EXTRACT:
Vehicle Control Services Ltd v Revenue and Customs Commissioners

JurisdictionUK Non-devolved
Judgment Date13 July 2016
Neutral Citation[2016] UKUT 316 (TCC)
Date13 July 2016
CourtUpper Tribunal (Tax and Chancery Chamber)
[2016] UKUT 0316 (TCC)
Upper Tribunal (Tax and Chancery Chamber)

The Hon Mr Justice Arnold and Judge John Walters QC

Vehicle Control Services Ltd
and
Revenue and Customs Commissioners

Lord Marks QC, instructed by Freeths, appeared for the appellant

Alan Bates, instructed by the Solicitor to HM Revenue and Customs, appeared for the respondents

Value added tax – Input tax – Supplies purchased for the purposes of both (1) generating revenue from activities “outside the scope” of VAT and (2) making taxable supplies – Entitlement of company to reclaim input tax – Whether HMRC's revenue-based apportionment of input tax justified – Directive 2006/112 (the Principal VAT Directive or PVD), art. 168 – Value Added Tax Regulations 1995 (SI 1995/2518), reg. 100 and 101 – Company's appeal dismissed.

The Upper Tribunal (UT) dismissed the company's appeal against the decision of the First-tier Tribunal (FTT) ([2016] TC 05196) that input tax must be apportioned between taxable supplies and “outside the scope” of VAT activities.

THE TASK:
Quote the VAT case summary from "[2016] UKUT 0316" up to and including "Company's appeal dismissed.".

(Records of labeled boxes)

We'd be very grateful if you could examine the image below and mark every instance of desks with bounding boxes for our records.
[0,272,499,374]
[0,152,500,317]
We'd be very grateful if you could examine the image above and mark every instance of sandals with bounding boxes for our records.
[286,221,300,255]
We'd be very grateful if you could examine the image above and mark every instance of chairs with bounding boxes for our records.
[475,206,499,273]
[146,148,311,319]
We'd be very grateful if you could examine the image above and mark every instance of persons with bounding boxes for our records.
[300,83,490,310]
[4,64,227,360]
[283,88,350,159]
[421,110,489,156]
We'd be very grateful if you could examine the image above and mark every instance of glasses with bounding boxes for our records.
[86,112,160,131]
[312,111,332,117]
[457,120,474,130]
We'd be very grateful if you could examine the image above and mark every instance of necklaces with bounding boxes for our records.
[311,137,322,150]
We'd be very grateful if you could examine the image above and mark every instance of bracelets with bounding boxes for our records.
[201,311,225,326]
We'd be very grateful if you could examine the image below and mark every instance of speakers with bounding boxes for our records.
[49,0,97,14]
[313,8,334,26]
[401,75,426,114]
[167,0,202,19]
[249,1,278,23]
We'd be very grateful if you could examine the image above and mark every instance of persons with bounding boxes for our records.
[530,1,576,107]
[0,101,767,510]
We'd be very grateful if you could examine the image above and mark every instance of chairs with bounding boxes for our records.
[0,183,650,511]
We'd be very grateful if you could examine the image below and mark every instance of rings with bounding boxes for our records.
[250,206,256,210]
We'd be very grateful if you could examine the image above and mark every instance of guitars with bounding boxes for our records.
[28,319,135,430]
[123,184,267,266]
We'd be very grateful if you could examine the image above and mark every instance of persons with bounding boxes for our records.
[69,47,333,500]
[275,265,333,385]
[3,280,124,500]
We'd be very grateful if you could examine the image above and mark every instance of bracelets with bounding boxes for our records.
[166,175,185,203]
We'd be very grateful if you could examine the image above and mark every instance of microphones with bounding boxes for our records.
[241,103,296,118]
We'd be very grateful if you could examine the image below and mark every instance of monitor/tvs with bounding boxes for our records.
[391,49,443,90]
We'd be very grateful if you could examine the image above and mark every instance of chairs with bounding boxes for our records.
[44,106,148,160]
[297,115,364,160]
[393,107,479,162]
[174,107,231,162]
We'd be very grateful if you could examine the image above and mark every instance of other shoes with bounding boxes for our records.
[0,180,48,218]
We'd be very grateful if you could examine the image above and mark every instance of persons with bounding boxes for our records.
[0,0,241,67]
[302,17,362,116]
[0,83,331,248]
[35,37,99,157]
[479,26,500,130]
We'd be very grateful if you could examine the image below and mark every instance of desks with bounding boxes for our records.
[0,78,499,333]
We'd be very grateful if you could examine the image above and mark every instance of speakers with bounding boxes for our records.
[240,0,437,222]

ANSWER TO THIS PROBLEM:
[2016] UKUT 0316 (TCC)
Upper Tribunal (Tax and Chancery Chamber)

The Hon Mr Justice Arnold and Judge John Walters QC

Vehicle Control Services Ltd
and
Revenue and Customs Commissioners

Lord Marks QC, instructed by Freeths, appeared for the appellant

Alan Bates, instructed by the Solicitor to HM Revenue and Customs, appeared for the respondents

Value added tax – Input tax – Supplies purchased for the purposes of both (1) generating revenue from activities “outside the scope” of VAT and (2) making taxable supplies – Entitlement of company to reclaim input tax – Whether HMRC's revenue-based apportionment of input tax justified – Directive 2006/112 (the Principal VAT Directive or PVD), art. 168 – Value Added Tax Regulations 1995 (SI 1995/2518), reg. 100 and 101 – Company's appeal dismissed.